Her brain leaped to her personal emergency shelter, stashed in the cargo compartment of the truck, within reach near the dash, ready to deploy at a moment’s notice, and she tightened her jaw. After undergoing hours upon hours of wildland training with that thing—the Shake ’n Bake, they called it—Mel hoped to God she’d never need to use it. She wasn’t going to die like that, cooking from the inside out.
And then suddenly she was there, peeling out on the dirt as her tires skidded along the last turn into Wonderland. Which still stood, she registered with a jolt of relief, whole and untouched. The team’s efforts at cutting a line must have paid off.
But the parking area sat empty. Tire tracks crisscrossed the dirt, evidence that the heavy Carbon Rural rigs had bailed out of the parking lot at sudden speed, but though Mel scanned the area frantically, no rookie, face bright red with indignation, waited ready to give his chief hell. She leaped out of the truck anyway, just to be sure, coughing as she ran blindly through the dense smoke. “Hallo! Deklan!”
Why yell, when there was clearly no one there to hear? Maybe this was just what humans did, Mel figured, when faced with potential tragedy alone in the world. Even a firefighter trained and ready for such incidents needed to bounce disaster off someone else.
“Dek!”
Visibility was gone. Sound was gone. All Mel heard was the incessant roar. All she saw was smoke.Think!She forced herself to draw a ragged breath through her Buff and pause long enough to allow a fragile trail of logic to catch up with her frantic mind. The ridge where she’d last seen her crew cutting the containment line had been abandoned, as best she could tell. But the flames had spread east—she could testify to that thanks to her harrowing drive. It was possible the fire had already consumed what it could below the ridge. Which meant patches of “cold black” might remain, smoldering in its wake.

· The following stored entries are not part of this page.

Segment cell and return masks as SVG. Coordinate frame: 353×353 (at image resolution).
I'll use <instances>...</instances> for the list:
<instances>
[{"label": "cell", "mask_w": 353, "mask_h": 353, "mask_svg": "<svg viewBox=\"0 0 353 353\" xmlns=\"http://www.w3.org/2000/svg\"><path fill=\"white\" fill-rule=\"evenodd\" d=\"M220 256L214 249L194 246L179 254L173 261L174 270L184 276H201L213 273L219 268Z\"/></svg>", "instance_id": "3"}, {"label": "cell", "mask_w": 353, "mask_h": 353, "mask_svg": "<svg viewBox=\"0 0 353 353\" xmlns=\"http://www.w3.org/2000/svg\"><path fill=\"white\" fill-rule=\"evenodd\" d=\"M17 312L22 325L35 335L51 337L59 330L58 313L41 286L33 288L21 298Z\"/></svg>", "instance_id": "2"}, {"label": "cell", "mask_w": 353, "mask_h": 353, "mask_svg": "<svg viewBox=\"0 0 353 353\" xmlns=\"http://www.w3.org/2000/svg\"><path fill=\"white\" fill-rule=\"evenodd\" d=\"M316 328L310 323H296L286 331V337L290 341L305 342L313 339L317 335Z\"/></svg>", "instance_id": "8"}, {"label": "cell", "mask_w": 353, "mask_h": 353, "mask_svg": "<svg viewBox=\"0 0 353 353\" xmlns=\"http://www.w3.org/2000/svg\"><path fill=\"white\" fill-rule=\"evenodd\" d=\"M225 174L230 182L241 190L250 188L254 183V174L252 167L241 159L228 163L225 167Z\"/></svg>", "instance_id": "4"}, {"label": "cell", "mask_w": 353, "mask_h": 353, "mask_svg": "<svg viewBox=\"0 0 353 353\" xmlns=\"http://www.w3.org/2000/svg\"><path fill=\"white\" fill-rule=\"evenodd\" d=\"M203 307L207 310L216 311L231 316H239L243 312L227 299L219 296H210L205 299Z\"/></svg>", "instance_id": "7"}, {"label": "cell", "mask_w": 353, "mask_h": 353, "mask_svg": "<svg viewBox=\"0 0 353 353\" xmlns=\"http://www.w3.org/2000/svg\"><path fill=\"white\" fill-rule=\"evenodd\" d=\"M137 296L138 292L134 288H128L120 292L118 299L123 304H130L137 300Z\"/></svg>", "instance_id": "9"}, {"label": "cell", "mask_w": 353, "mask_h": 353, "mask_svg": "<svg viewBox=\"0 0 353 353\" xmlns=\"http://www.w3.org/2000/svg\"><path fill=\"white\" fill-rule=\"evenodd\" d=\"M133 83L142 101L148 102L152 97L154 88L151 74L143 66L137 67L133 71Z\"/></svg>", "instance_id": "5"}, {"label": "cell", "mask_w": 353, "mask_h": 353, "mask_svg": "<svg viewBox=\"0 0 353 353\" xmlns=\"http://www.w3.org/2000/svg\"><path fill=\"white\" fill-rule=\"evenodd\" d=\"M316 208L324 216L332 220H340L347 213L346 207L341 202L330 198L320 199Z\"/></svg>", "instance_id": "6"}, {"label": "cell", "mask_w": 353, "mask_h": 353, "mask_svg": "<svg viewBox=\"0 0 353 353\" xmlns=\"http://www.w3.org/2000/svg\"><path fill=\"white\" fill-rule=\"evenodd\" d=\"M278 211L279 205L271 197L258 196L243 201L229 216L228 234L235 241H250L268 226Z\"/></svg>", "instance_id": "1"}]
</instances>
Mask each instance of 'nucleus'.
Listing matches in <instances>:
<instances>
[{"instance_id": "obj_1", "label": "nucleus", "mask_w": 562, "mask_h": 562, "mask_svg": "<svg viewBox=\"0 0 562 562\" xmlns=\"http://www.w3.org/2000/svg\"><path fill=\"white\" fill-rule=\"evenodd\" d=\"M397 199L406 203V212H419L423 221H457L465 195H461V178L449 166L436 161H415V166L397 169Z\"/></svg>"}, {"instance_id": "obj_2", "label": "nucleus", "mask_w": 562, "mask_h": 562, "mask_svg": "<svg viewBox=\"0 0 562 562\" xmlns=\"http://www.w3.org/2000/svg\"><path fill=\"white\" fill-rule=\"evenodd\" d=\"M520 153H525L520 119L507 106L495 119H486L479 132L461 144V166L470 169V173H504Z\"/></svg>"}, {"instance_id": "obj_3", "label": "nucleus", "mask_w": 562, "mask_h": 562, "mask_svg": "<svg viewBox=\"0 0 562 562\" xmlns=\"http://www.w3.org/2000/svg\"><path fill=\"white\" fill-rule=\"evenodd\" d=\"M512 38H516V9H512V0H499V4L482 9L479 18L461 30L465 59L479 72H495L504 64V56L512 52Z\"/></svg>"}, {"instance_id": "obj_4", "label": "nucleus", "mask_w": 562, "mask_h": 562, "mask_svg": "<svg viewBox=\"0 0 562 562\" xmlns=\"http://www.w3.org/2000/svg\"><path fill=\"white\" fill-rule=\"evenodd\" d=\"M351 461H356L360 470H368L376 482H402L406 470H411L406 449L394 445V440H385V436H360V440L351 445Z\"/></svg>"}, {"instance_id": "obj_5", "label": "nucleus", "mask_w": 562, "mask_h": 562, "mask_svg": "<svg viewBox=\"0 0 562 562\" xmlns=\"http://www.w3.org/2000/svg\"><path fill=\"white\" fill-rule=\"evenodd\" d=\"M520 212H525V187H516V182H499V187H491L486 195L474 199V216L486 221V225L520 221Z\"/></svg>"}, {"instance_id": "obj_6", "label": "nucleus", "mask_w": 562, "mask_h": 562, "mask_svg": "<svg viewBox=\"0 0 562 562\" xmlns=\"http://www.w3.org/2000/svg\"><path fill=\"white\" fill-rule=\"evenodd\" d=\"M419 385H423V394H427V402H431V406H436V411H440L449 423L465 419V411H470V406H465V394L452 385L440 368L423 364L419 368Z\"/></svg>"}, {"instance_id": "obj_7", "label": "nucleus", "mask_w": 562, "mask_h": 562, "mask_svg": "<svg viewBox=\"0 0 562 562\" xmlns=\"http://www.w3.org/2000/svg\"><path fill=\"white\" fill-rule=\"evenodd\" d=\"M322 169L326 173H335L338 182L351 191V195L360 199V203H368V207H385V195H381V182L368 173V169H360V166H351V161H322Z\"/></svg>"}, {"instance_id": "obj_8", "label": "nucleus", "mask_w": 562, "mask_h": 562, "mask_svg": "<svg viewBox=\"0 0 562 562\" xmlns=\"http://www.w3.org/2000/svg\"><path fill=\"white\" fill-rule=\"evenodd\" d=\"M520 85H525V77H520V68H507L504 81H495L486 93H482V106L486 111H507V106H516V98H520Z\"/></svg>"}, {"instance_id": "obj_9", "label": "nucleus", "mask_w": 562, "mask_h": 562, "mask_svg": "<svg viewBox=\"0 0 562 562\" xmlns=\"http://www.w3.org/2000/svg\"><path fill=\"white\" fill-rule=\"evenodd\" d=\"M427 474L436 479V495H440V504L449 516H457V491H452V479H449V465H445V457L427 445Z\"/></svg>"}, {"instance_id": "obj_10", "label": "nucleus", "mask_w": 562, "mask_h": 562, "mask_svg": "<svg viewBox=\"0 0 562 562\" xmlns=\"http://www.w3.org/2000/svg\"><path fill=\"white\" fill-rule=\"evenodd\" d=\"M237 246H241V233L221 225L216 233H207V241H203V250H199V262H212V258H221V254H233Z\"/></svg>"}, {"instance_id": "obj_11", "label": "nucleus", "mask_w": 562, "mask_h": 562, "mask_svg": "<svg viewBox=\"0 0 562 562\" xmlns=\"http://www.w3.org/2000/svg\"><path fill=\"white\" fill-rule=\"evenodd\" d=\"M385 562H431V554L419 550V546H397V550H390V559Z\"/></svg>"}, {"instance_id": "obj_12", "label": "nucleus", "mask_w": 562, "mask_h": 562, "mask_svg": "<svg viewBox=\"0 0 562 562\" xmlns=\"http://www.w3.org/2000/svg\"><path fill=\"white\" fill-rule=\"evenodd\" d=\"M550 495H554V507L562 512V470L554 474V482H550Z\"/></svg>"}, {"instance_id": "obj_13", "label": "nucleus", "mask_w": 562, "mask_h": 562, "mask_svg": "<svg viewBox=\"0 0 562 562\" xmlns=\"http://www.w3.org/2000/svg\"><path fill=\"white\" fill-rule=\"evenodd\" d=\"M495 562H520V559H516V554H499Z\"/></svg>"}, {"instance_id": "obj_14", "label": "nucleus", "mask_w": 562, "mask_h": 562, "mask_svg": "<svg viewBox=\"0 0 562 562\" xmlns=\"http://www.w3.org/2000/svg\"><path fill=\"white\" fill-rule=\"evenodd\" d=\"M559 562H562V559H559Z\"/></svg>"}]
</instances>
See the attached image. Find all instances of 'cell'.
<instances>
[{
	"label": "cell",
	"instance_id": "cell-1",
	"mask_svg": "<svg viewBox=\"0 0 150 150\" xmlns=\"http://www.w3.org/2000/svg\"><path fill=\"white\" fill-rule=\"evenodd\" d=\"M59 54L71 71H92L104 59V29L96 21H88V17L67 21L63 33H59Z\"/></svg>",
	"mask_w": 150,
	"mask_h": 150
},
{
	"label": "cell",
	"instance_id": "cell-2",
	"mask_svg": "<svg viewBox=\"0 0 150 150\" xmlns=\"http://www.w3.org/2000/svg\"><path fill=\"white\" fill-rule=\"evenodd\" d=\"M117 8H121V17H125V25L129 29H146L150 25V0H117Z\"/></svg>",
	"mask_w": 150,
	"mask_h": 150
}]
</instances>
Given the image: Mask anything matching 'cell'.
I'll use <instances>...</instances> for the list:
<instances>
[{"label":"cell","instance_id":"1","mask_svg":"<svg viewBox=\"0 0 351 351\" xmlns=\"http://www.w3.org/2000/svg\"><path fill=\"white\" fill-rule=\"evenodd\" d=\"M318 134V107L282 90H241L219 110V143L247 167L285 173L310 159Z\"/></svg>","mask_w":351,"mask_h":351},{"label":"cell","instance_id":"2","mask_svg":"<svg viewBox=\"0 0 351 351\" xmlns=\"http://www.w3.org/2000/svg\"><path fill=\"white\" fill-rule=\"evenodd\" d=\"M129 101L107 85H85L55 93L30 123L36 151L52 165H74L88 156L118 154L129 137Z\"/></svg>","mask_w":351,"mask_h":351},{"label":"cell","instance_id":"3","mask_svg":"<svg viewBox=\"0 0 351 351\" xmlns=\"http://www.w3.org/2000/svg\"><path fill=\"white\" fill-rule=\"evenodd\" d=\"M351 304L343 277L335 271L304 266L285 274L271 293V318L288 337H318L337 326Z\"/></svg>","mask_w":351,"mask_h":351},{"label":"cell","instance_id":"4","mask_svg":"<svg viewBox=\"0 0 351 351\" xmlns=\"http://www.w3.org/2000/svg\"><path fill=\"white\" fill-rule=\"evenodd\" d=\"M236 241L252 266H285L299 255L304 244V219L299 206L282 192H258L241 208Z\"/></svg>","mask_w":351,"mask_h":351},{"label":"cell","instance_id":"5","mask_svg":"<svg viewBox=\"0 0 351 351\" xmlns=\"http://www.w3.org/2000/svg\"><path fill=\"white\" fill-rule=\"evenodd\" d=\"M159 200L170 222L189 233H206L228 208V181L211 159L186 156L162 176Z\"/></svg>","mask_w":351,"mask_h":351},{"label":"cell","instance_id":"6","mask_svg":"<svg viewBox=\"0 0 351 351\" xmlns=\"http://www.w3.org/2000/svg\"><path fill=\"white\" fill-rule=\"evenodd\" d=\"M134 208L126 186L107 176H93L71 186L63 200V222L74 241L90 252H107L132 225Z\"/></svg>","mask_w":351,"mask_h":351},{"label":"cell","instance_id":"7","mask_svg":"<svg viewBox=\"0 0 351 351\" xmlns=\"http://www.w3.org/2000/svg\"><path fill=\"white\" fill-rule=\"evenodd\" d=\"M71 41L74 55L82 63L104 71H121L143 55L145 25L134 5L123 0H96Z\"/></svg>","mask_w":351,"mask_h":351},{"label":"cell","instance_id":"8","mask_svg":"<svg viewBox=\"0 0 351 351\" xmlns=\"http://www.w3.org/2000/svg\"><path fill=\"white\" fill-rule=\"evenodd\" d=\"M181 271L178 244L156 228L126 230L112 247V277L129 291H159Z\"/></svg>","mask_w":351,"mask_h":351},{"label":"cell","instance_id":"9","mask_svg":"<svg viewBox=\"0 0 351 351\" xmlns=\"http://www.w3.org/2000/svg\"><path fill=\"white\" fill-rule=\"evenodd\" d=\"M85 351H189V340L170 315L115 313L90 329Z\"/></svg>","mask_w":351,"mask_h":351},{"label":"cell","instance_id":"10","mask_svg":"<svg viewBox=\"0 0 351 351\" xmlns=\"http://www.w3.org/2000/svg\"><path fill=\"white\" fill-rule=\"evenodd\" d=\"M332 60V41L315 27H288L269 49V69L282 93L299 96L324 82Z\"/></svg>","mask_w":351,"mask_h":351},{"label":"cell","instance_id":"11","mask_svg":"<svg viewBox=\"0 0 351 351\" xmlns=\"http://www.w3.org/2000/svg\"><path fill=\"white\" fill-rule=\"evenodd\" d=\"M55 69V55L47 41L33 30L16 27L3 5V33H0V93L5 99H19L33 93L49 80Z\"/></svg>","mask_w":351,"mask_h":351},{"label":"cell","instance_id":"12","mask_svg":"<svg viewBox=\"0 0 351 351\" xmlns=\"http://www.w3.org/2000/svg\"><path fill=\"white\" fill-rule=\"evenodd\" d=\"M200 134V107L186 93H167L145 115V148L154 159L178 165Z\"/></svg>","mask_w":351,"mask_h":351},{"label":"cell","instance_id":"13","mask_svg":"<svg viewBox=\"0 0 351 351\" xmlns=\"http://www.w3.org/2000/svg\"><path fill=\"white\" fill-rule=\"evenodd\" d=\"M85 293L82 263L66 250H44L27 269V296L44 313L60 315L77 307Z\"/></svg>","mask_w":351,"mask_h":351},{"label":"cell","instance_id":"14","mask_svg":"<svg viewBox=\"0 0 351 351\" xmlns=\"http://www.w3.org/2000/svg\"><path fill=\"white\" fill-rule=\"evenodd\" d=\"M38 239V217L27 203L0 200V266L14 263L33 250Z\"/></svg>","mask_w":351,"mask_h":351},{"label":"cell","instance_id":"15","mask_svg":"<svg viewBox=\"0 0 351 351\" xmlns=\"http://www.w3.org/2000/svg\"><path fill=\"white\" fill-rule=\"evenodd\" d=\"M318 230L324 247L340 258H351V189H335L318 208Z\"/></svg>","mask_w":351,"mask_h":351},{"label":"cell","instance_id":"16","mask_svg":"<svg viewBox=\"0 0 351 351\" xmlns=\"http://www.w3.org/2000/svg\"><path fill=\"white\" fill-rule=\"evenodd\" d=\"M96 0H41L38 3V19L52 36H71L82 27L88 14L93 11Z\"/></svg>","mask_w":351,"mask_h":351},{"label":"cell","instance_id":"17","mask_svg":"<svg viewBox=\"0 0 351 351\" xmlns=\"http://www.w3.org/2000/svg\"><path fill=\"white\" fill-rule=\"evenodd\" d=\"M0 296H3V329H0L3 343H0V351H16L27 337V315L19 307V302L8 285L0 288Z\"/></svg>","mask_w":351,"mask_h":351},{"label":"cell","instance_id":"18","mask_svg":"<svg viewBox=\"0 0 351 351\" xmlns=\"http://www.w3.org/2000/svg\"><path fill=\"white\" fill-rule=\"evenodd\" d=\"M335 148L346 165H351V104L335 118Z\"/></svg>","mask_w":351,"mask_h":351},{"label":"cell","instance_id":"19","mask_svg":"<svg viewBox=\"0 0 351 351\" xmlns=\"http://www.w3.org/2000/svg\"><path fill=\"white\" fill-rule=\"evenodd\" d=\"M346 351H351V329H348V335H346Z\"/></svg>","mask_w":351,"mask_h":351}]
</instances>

Seasoned wildland fighters knew to seek out these patches of already burned-out brush in the forest. Little safety zones, the black’s barrenness promised life to the fire crews instead of death. Mel had always found the dichotomy poetic, but now, she just hoped to God Deklan had remembered enough of his training to utilize this resource. If not ... if he had panicked and the unthinkable had happened, it would be her fault. All her fault.